ESXi Desired State Cluster Configuration Remediation failed with error "Apply plugin 'DELETE:esx:hardware:pci_devices' failed"
search cancel

ESXi Desired State Cluster Configuration Remediation failed with error "Apply plugin 'DELETE:esx:hardware:pci_devices' failed"

book

Article ID: 416708

calendar_today

Updated On:

Products

VMware vCenter Server VMware vSphere ESXi

Issue/Introduction

  • ESXi Desired State cluster configuration remediation fails with the error "Apply plugin 'DELETE:esx:hardware:pci_devices' failed.
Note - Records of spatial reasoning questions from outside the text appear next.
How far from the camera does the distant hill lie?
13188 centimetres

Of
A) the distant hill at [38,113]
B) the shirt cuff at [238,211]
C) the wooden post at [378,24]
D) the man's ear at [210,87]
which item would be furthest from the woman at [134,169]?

  • Review of /var/run/log/settingsd.log reveals the following sequence of events, indicating the failure of the esx:hardware:pci_devices plugin during the apply operation:

YYYY-MM-DD T22:40:34.627Z In(14) settingsd\[2099396\]: info \[ConfigStore:6cf8044700\] Forking plugin for id=esx:hardware:pci_devices
YYYY-MM-DD T22:40:34.627Z In(14) settingsd\[2099396\]: info \[ConfigStore:6cf80c5700\] Starting plugin monitor thread
YYYY-MM-DD T22:40:34.684Z In(14) settingsd\[2099396\]: info \[ConfigStore:6cf80c5700\] Stopping plugin monitor thread
YYYY-MM-DD T22:40:34.684Z In(14) settingsd\[2099396\]: info \[ConfigStore:6cf8044700\] Config Manager plugin=esx:hardware:pci_devices, finished successfully
YYYY-MM-DD T22:40:34.690Z In(14) settingsd\[2099396\]: info \[ConfigStore:6cf8044700\] Plugin esx:hardware:pci_devices completed operation APPLY in 0.066281 seconds.
YYYY-MM-DD T22:40:34.690Z Er(11) settingsd\[2099396\]: error \[ConfigStore:6cf8044700\] esx:hardware:pci_devices plugin failed to execute.
YYYY-MM-DD T22:40:34.714Z In(14) settingsd\[2099396\]: info \[ConfigStore:6cf7fc3700\] Task completed: apply$task:52916e09-7e4d-0f05-31b7-04a505877737

Environment

VMware vSphere ESXi Host

VMware vCenter Server

Cause

The incorrect PCI device configurations on the affected ESXi host nodes. The ESXi configuration store (config store) contains entries for PCI devices that are not physically present on the server hardware. These phantom devices often have "null" hardware labels and missing device names, appearing with characteristics like "hardware label": "#" and a sbdf address (e.g., "sbdf": "0000:d8:00.2") but no corresponding physical device.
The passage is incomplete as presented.